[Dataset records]
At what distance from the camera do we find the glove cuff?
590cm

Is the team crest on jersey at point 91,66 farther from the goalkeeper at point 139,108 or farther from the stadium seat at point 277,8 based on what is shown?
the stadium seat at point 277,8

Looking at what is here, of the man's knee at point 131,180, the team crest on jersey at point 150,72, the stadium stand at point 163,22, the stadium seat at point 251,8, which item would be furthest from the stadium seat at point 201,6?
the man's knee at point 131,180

---

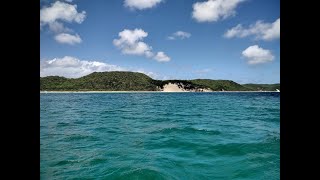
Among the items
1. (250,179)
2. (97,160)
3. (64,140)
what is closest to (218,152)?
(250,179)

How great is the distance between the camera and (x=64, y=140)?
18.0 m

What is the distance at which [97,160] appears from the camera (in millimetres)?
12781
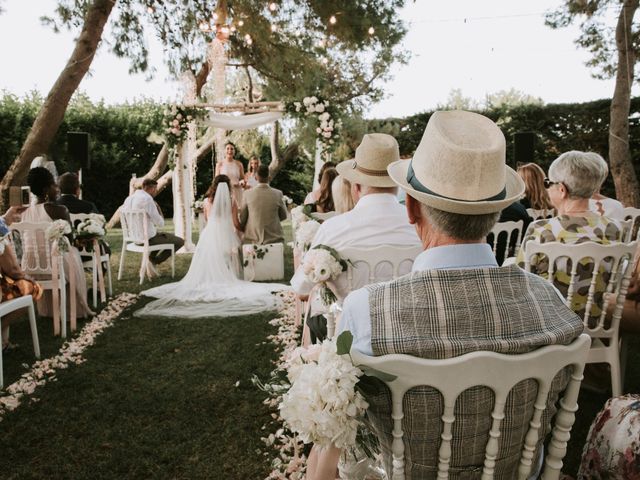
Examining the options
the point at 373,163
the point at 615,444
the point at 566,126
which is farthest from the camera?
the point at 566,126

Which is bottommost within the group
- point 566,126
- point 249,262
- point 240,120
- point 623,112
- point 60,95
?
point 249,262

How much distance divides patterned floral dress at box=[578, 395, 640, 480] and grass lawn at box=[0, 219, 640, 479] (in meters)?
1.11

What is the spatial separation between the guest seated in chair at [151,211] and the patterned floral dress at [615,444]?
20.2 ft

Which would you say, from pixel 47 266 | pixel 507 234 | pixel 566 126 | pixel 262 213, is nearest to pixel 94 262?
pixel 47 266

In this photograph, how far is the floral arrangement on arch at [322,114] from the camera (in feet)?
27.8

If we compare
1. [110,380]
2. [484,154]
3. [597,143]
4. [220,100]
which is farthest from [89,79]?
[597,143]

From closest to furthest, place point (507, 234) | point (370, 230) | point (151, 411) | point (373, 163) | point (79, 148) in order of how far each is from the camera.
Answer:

— Written request —
Find each line in the records that contains the string "jersey" and copy those lines in full. The match is case-sensitive.

— Full answer —
Is the team crest on jersey at point 91,66 farther from the goalkeeper at point 139,108 or farther from the stadium seat at point 277,8 based on what is shown?
Looking at what is here, of the man's knee at point 131,180, the team crest on jersey at point 150,72, the stadium stand at point 163,22, the stadium seat at point 251,8, which item would be furthest from the stadium seat at point 201,6?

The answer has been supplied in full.